Working the Pixhawk 6X-RT bring-up, a nice realization fell out: gale isn't really "verified Zephyr primitives" — it's a library of composable, formally-verified OS components, usable two ways:

  1. Drop into an existing OS — the zephyr/*.c integration track (gale replaces Zephyr's C kernel primitives in place). Proven: 36 QEMU suites.
  2. Construct your own OS — compose gale primitives + kiln (scheduler) + an async HAL substrate + wasm driver bodies into a bespoke, purpose-built OS. gust is the first instance (bare Cortex-M3, no Zephyr).

jess wants mode (2) for the flight stack — and the payoff is that the C disappears: no Zephyr, no NuttX/PX4, no NXP SDK C drivers. The flight TCB becomes verified Rust (gale + kiln + HAL) + wasm (Kani-proven drivers + falcon) — one language discipline, one verification story end-to-end (Verus/Rocq/Lean + Kani), the smallest auditable trusted base, and the same OS at three scales: M7 (falcon) / M4 (sensor-I/O offload) / F100 (gust). (The only non-Rust residue — the i.MX boot ROM — is out of the flight path; it's touched only by the on-ground update bootloader. jess DD-016.)

The driver model (the sophisticated piece Zephyr's C otherwise gives you)

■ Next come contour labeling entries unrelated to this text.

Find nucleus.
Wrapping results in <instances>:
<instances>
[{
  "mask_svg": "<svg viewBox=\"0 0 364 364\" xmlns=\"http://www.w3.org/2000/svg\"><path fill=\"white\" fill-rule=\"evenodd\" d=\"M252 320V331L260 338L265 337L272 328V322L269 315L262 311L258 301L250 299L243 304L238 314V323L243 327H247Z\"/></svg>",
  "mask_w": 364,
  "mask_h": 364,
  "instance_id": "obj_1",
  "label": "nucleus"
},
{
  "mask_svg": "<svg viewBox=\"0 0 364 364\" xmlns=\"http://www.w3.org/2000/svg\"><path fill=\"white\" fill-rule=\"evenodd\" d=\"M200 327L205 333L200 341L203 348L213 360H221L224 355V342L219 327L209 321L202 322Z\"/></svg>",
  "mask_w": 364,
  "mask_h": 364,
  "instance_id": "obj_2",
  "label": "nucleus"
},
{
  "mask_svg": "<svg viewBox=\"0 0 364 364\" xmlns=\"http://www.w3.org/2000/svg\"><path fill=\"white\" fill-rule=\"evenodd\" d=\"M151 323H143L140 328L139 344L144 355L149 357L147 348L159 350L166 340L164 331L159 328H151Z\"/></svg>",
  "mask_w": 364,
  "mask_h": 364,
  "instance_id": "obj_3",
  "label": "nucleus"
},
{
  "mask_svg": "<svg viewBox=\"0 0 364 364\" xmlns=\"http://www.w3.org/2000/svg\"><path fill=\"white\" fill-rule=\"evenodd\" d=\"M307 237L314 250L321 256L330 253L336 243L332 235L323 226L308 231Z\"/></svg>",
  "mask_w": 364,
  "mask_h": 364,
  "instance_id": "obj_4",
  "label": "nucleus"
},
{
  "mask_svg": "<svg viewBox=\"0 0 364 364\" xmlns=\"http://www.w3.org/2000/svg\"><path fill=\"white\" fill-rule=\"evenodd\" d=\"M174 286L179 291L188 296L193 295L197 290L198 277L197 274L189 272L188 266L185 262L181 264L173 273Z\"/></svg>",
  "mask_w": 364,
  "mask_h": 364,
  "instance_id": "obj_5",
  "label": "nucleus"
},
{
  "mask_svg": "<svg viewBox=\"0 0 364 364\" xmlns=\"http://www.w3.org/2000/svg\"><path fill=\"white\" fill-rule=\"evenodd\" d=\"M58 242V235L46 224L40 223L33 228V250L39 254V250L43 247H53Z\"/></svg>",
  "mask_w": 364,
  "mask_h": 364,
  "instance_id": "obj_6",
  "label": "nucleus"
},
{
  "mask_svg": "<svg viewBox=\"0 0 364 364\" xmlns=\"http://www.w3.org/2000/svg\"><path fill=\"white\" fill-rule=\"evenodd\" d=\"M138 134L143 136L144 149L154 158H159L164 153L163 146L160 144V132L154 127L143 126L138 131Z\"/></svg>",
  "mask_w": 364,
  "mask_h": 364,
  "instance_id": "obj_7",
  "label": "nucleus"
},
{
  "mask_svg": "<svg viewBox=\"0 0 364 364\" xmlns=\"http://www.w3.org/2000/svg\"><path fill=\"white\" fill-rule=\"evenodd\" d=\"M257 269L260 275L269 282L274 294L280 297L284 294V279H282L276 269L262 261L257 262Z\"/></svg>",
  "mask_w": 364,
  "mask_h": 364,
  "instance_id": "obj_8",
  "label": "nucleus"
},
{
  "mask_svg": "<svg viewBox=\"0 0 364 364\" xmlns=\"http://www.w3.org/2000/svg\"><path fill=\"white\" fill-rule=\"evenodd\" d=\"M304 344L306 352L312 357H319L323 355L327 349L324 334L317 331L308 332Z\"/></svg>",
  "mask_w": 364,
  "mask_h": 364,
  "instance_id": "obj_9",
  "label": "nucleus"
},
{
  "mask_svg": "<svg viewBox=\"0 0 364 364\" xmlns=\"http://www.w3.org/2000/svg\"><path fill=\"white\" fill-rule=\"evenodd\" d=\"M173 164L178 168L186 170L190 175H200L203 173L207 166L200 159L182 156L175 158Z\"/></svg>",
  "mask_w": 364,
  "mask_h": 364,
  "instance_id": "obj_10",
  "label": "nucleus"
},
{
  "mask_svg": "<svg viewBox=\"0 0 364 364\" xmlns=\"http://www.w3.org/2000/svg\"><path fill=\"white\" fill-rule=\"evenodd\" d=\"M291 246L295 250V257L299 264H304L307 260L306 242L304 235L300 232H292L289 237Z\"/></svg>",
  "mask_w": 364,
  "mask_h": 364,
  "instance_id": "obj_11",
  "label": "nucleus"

gust's driver model is trivial (a ~4-item sync native shim). The M7 needs the real thing — DMA, async completion, multiple isolated buses, redundancy. We think the clean substrate is:

  • Seam anchored on embedded-hal-async (the standard async embedded-HAL traits).
  • Native host substrate = Embassy-class async HAL (bus transport + DMA + IRQ-completion) — "drivers as host components, driven down."
  • Executor = kiln-async (which is already Embassy-inspired — its design cites embassy-executor's task-arena/waker-as-index).
  • Verifiable logic stays wasm — relay's Kani-proven protocol decode + the redundancy voting sit above the async traits.

So: verify what's verifiable (decode/voting in wasm), reuse battle-tested for the timing/DMA you can't easily prove (async HAL). This is jess DD-012/DD-015 (the relay↔jess seam) made concrete for async+DMA, the full-fat version of the gust seam.

The enabler we just found

The MIMXRT1176 CMSIS-SVD (NXP official, BSD-3-Clause, cm7 + cm4) is the keystone for both sides: svd2rust → an RT1176 PAC → the Embassy-class HAL foundation; and Renode ApplySVD → a named-register model for the hermetic HIL. One artifact unblocks the real-silicon HAL and the emulation, for M7 and M4.

The ask — get the ball rolling

Would gale treat "build-your-own OS" as a first-class mode, not just a side-effect of the standalone (plain/) track? Concretely, what we'd love to discuss:

  1. A standalone runtime/construction crate — gale core + the minimal scaffold (boot/scheduler-init/device_init hooks) to compose an OS, no Zephyr.
  2. The driver-framework backbone — are device_init / work / poll the right hooks to host the embedded-hal-async + kiln-async driver model, or should that be a thin new layer?
  3. Positioning — does the "gale = composable OS components (drop-in or build-your-own), C-free" framing fit gale's roadmap? It changes the README story from "Zephyr primitives" to "OS components."

Cross-refs: gale#63 (host substrate epic), gale#65 (gust/gale-nano), and jess's DD-006 (maximal-wasm) / DD-011 (gust) / DD-017 (M7 = gale-maximal-wasm, no Zephyr in flight). No urgency — opening this to get the conversation started.